What about the future? Next-generation agricultural breeding strategies must produce more yield consistently under changing environments and bring more value to farm income.
“The value and utility of any experiment are determined by the fitness of the material to the purpose for which it is used, and thus in the case before us it cannot be immaterial what plants are subjected to experiment and in what manner such experiment is conducted.”
Genetic diversity provides the base for selection in a given population, created on allele frequencies. Too much diversity was not considered as an option to broaden the genetic pool to avoid the cost associated of bringing those alleles in core gene pool. In addition, there was a lack of understating of the genomic content due to limitations of the reference genome.
Presently, with the increasing number of whole genome projects, there are evidences that a single reference sequence is inadequate to capture genetic diversity within a whole species due to the presence of significant levels of structural variation, copy number variants (CNVs), presence/absence variants (PAVs), and more events of translocation and inversions. To understand these genetic variations within a species and the collective impact on different traits/attributes, it’s important to construct a pan-genome approach. Pan-genome will represent the complete set of genes for a given species by including genetically diverse widespread lines. Characterization of these pan-genomes will lead to the transformation of our knowledge and provide a holistic approach to understand the genetic diversity of crops.
In the recent publication by Bayer et al. (2020), they stated that:
“Pan-Genome studies will bring an understanding on the impact of variable genes as a “new reference” for a given crop species. This will also provide a broad insight into evolution, selection and in particular the functionality of genomes.”
A pan-genome structure has multiple advantages over a single, linear reference genome sequence in plant breeding applications. With a pan-genome available for a given crop that includes diverse germplasm, it will provide a single coordinate system to anchor all known variations and phenotype information, and will allow for the identification of novel genes from the available germplasm that are not present in the single reference genome.
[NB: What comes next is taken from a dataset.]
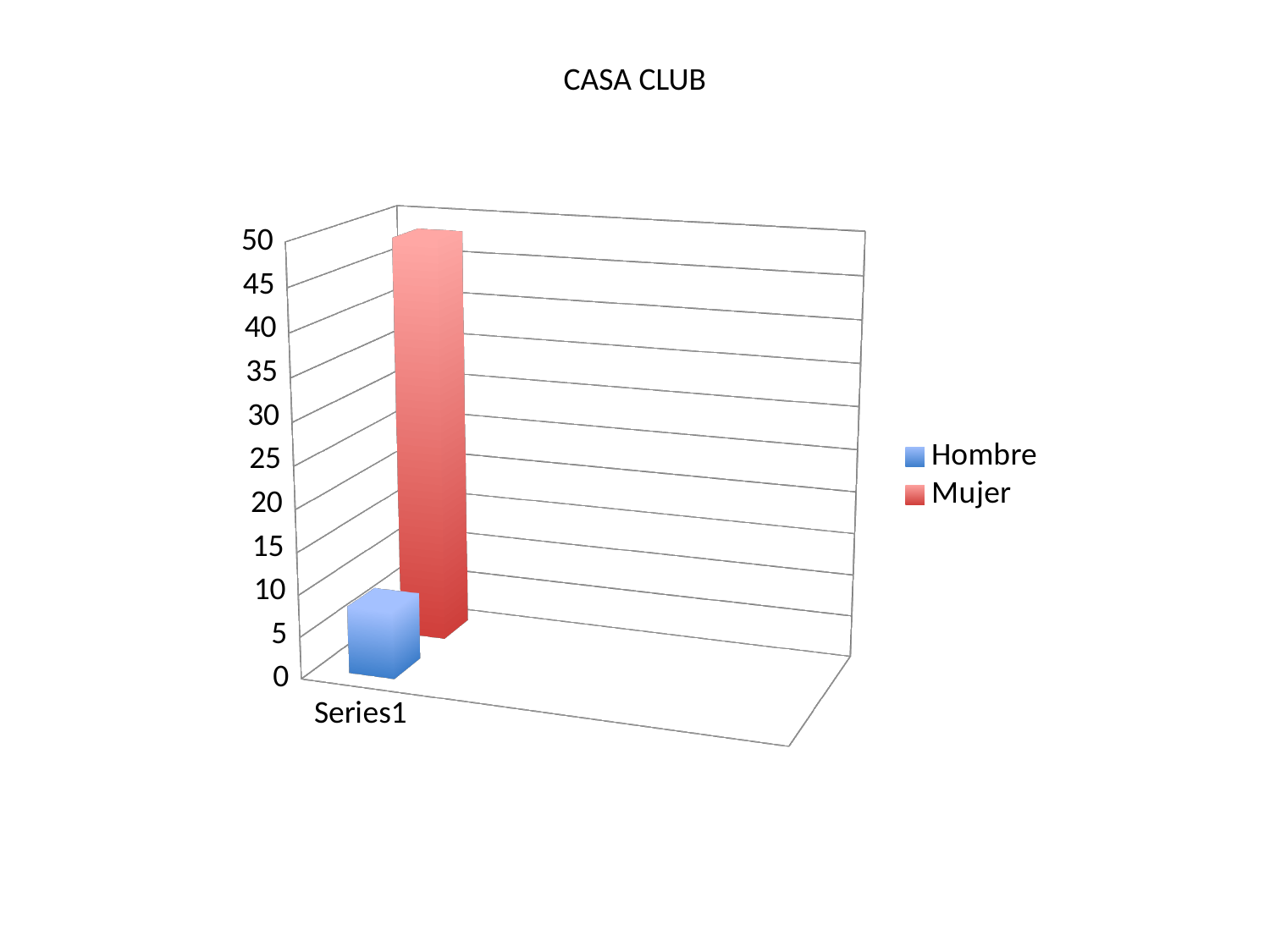
How many categories are shown on the x axis? 1 Which series has the highest value for Series1? Mujer Is the value for Mujer greater or less than 30? greater What colour represents the Mujer series in the legend? red What is the label of the category on the x axis? Series1 What is the title of the chart? CASA CLUB Is the value for Hombre greater or less than 20? less Which is larger for Series1, Hombre or Mujer? Mujer What kind of chart is shown on the slide? bar chart Which series has the lowest value for Series1? Hombre Is the value for Mujer greater or less than 40? greater How many series does the legend list? 2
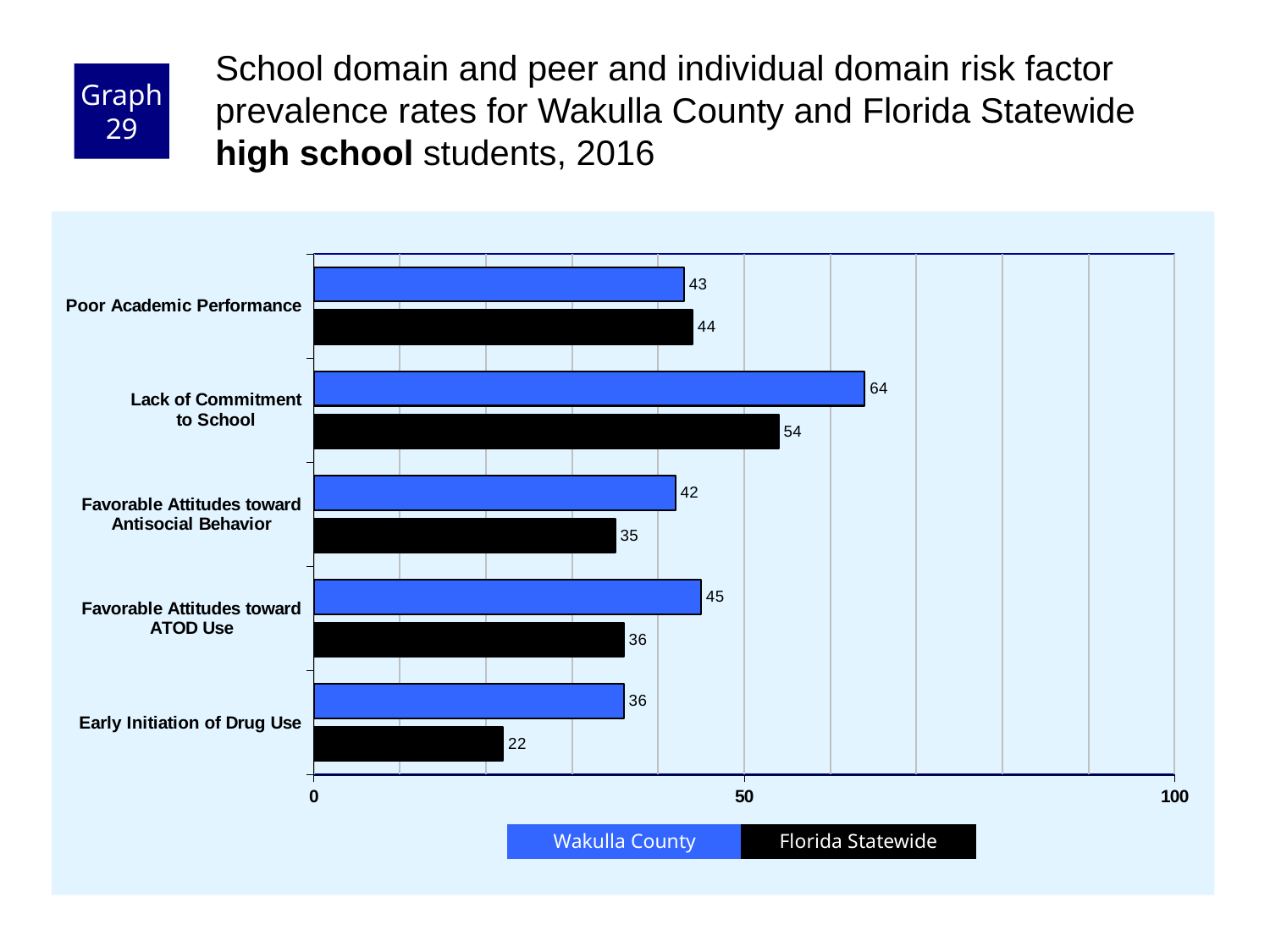
Which category has the lowest Florida Statewide value? Early Initiation of Drug Use Which category has the highest Wakulla County value? Lack of Commitment to School Is the Wakulla County value for Lack of Commitment to School greater or less than 50? greater What is the Florida Statewide value for Favorable Attitudes toward ATOD Use? 36 What is the difference between the Wakulla County and Florida Statewide values for Early Initiation of Drug Use? 14 How many series does the legend list? 2 What is the Wakulla County value for Lack of Commitment to School? 64 How many risk factor categories are shown on the chart? 5 What kind of chart is shown on the slide? bar chart Which is larger for Poor Academic Performance, the Wakulla County value or the Florida Statewide value? Florida Statewide What is the difference between the Wakulla County and Florida Statewide values for Lack of Commitment to School? 10 What is the Florida Statewide value for Early Initiation of Drug Use? 22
Moreover, the pan-genome will reveal chromosomal rearrangements between genotypes that can hinder the introgression of desired genes via re-synthesis or crossing of elite material to more diverse landrace or wild germplasm.
The use of a pan-genome representing the complete gene content of any given species, together with the latest in high-throughput genome sequencing would increase the efficiency of SNP calling in several ways and allow the technology to play a growing central role in breeding.
The generation of a canola, tomato, cotton and pepper pan-genome is already underway. In the case of canola, effective genomics strategies have been proposed by the Canola Council of Canada to help canola producers improve crop yield and support the industry’s efforts to increase average yield to 52 bus/ac by 2025. Currently, there is only one public reference available for canola, which is the European winter variety.
NRGene now has all-to-all linear mapping of multiple de-novo assemblies to enable intra-species gene content variation exploration and has established pan-genome consortium projects to capture the broad genetic diversity of a specific crop. Each project is organized under public-private partnership.
Irrespective of the algorithm used, or the approach employed to identify SNPs and structural variation, using a pan-genome as the reference for read mapping would consider regions displaying complex variation. In this way, it will be possible to know the number and types of variants contributed by each individual in the pan-genome. This would also increase the overall number of variants that would be identified, if the reference had otherwise been based on a single individual alone. In addition, using the pan-genome as a basis for SNP discovery would cut down the time/cost and effort required to map reads to several individuals one at a time.
The future is looking better for both the agricultural and scientific communities.